The query must read both tables with the full scan and sort them. Most of users ignore the students’ list read to the screen at such a big cost and start their work issuing the query for a particular student they are interested in. The full scan and external sort of the big table Students is thus performed in vain. 4.6 Other Cases Some tables cannot be classified to any of these cases or are able to be classified to several cases. During our works we have found tables, in which some anomalies occurred parallel, for example unnecessary reading all records by the application and incorrect index selection. There were also tables, which were classified incorrectly because of uncharacteristic queries in period of time, when the trace was collected.

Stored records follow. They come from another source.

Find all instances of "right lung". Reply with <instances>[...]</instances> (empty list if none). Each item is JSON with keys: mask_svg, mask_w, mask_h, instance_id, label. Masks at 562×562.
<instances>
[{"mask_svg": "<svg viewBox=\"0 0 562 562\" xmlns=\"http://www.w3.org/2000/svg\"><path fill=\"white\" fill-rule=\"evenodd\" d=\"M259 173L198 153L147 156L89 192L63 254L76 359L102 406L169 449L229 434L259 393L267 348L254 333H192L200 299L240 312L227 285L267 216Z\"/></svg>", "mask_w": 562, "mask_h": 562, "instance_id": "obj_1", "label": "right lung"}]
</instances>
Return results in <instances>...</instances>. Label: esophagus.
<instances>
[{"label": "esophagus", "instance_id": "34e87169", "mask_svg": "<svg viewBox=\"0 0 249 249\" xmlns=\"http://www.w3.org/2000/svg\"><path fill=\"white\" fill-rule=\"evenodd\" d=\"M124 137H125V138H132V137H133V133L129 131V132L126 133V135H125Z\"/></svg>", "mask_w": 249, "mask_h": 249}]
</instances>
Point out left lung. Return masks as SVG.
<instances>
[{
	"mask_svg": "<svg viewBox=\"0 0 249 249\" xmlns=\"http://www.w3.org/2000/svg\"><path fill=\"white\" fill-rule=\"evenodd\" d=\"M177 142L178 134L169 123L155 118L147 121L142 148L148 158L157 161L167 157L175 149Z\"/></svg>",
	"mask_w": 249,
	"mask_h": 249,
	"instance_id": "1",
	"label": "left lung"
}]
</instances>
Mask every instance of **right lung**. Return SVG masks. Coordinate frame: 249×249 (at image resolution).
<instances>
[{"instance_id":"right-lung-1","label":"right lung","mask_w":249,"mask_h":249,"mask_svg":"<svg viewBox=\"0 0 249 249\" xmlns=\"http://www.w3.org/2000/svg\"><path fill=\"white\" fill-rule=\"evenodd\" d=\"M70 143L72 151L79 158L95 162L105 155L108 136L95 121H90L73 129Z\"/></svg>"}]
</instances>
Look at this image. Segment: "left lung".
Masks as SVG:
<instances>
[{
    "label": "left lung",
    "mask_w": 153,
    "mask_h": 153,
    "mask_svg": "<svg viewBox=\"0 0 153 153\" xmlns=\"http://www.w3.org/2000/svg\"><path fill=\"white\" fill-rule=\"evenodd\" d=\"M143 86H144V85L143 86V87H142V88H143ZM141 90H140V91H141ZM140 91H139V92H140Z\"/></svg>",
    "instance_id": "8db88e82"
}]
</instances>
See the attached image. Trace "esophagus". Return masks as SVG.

5 Achieved Improvements Proposed method will be very good for large, intensively used and developed databases, in which manual, unsystematic methods of database tuning will not be successful. The big advantage of the method is that tuning recommendations can be obtained relatively fast, without large administrative work. It is also possible to use the method incrementally, by adding to the histogram results of analysis of traces taken later. It will allow to analyse consecutively developed database or the database which is used differently in different periods. Our method will not always guarantee exact optimisation recommendations, so cannot replace a database administrator, but in most cases it will make his work easier. In every case all the tables in which a number of row reads varies against standard will be produced. Obtained list of tables as well as list of possible anomalies may be used for manual tuning. It can also suit as an input to other methods of authomatic database tuning. Owing to large reduction of tables list used for tuning, it becomes possible to achieve substantial reduction of time required for authomatic as well as manual methods. Below we list problems, which have been detected.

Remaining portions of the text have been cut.